■ Data excerpts
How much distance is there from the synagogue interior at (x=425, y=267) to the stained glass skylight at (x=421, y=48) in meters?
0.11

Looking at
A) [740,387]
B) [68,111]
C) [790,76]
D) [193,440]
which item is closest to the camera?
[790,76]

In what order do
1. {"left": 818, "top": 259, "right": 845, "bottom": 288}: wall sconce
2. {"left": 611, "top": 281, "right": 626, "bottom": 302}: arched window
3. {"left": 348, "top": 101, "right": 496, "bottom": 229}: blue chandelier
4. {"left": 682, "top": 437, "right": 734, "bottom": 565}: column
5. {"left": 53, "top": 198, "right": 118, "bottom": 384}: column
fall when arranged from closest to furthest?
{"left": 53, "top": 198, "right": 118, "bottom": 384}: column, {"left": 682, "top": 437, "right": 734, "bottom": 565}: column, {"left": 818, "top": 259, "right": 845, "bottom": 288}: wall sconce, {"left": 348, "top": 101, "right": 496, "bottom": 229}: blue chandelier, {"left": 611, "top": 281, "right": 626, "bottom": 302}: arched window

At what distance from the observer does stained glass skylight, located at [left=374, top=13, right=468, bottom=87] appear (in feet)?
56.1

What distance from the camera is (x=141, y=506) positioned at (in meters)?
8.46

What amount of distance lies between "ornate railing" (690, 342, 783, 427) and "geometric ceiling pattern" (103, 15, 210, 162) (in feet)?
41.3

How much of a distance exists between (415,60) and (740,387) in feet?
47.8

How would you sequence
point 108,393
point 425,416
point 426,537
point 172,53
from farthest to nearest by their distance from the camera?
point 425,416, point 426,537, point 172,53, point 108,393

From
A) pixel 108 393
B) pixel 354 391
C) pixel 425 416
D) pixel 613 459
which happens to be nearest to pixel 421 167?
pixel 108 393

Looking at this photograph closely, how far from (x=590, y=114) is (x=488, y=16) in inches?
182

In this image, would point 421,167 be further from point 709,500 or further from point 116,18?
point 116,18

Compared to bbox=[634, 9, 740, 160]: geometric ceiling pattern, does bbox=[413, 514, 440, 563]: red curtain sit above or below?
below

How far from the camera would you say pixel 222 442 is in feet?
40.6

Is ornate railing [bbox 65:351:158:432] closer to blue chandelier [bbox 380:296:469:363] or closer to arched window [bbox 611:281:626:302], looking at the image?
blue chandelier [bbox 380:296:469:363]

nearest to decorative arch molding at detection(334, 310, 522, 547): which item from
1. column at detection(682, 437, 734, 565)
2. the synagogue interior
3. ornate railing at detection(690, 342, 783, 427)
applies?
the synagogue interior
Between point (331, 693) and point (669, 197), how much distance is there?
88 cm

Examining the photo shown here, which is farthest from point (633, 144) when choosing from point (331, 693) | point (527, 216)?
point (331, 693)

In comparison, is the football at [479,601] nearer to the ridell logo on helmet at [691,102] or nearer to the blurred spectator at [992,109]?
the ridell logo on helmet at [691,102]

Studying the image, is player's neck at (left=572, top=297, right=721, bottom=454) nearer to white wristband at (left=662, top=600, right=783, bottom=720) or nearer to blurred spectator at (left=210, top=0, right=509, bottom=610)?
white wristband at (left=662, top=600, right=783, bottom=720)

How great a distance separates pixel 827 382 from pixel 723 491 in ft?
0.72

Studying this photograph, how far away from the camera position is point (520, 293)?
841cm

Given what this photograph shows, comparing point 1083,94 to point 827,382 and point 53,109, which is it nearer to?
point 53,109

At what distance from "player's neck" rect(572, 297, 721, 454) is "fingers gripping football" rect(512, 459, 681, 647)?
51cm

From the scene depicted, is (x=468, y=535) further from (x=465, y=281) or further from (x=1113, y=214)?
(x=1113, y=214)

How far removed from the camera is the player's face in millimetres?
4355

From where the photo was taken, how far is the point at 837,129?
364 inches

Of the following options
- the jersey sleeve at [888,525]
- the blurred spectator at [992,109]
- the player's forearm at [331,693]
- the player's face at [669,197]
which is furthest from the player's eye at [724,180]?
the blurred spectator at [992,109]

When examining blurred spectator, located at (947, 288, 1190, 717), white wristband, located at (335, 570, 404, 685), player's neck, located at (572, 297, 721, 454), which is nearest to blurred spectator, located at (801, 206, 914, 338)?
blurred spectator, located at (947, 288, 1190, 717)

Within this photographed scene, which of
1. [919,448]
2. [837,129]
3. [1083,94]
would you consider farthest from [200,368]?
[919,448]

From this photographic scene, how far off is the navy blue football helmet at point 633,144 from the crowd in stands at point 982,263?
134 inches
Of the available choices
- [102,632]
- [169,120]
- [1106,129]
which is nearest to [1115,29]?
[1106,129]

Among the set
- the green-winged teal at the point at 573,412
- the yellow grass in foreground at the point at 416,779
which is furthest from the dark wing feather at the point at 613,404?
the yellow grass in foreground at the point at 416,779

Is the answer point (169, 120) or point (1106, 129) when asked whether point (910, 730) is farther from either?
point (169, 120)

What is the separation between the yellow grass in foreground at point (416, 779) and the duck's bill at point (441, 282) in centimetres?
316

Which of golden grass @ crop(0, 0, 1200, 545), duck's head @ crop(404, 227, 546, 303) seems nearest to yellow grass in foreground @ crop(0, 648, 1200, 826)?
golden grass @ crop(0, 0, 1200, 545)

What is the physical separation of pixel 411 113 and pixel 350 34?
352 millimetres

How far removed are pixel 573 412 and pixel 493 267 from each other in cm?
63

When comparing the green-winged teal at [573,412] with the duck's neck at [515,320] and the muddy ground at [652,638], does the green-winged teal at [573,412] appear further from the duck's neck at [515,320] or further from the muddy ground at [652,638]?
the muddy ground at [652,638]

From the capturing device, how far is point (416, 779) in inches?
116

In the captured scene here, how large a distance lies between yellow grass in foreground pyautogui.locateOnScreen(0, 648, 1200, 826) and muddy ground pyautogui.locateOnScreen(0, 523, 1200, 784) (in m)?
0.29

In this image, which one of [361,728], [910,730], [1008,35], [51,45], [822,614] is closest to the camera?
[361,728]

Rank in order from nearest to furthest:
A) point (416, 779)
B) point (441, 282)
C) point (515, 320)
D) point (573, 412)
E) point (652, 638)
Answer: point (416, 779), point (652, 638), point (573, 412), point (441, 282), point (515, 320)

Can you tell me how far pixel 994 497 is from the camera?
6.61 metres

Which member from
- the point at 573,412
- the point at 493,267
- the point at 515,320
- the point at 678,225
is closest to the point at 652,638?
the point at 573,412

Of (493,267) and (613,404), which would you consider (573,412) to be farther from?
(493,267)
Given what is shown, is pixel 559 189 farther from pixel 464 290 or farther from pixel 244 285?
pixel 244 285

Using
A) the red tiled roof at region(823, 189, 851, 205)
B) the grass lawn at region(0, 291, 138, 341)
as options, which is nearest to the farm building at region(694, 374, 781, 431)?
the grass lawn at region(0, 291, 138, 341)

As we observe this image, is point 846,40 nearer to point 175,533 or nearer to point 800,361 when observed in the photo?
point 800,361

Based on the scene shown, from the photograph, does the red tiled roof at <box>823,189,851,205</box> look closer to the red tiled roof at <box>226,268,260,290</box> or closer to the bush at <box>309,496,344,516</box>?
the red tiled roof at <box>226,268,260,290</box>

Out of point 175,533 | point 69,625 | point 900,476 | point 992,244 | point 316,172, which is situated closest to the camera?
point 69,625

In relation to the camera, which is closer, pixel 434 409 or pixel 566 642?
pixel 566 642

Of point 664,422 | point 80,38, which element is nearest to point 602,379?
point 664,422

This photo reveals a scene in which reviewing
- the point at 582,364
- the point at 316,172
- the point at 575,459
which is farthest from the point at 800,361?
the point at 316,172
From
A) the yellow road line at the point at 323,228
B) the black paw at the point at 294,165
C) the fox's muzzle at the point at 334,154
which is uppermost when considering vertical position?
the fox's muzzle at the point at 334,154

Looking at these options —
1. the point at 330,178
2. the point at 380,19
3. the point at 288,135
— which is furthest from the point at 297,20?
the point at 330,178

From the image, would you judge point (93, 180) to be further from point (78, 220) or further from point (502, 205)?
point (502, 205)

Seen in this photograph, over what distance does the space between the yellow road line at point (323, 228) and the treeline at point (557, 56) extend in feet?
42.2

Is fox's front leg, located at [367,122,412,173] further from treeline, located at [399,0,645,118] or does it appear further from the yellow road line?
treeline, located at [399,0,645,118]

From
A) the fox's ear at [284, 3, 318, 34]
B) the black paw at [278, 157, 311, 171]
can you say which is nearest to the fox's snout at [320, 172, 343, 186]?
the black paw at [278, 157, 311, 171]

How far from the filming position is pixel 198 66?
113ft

■ Prompt
Starting at the line that contains "Based on the", repeat each line exactly through the last one in the listing. Include both of those lines and nothing more.

■ Response
Based on the scene shown, from the photograph, does the red tiled roof at <box>823,189,851,205</box> look closer to the red tiled roof at <box>226,268,260,290</box> or closer to the bush at <box>309,496,344,516</box>?
the red tiled roof at <box>226,268,260,290</box>

Out of point 175,533 | point 69,625 | point 900,476 | point 992,244 | point 316,172, which is situated closest to the camera?
point 69,625

In relation to the camera, which is closer, pixel 434 409 or pixel 566 642?
pixel 566 642

Of point 664,422 | point 80,38, which element is nearest to point 602,379?
point 664,422

This photo reveals a scene in which reviewing
- the point at 582,364
- the point at 316,172
- the point at 575,459
which is farthest from the point at 800,361?
the point at 316,172
From
A) the yellow road line at the point at 323,228
B) the black paw at the point at 294,165
C) the fox's muzzle at the point at 334,154
which is uppermost when considering vertical position?
the fox's muzzle at the point at 334,154

Looking at these options —
1. the point at 330,178
2. the point at 380,19
3. the point at 288,135
— which is furthest from the point at 297,20?
the point at 330,178

From the image, would you judge point (93, 180) to be further from point (78, 220) or further from point (502, 205)?
point (502, 205)

Seen in this photograph, over what distance does the space between the yellow road line at point (323, 228) and the treeline at point (557, 56) extend in feet?
42.2

Is fox's front leg, located at [367,122,412,173] further from treeline, located at [399,0,645,118] or does it appear further from the yellow road line?
treeline, located at [399,0,645,118]

From
A) the fox's ear at [284, 3, 318, 34]
B) the black paw at [278, 157, 311, 171]
can you say which is nearest to the fox's snout at [320, 172, 343, 186]?
the black paw at [278, 157, 311, 171]

How far from the filming position is pixel 198 66?
113ft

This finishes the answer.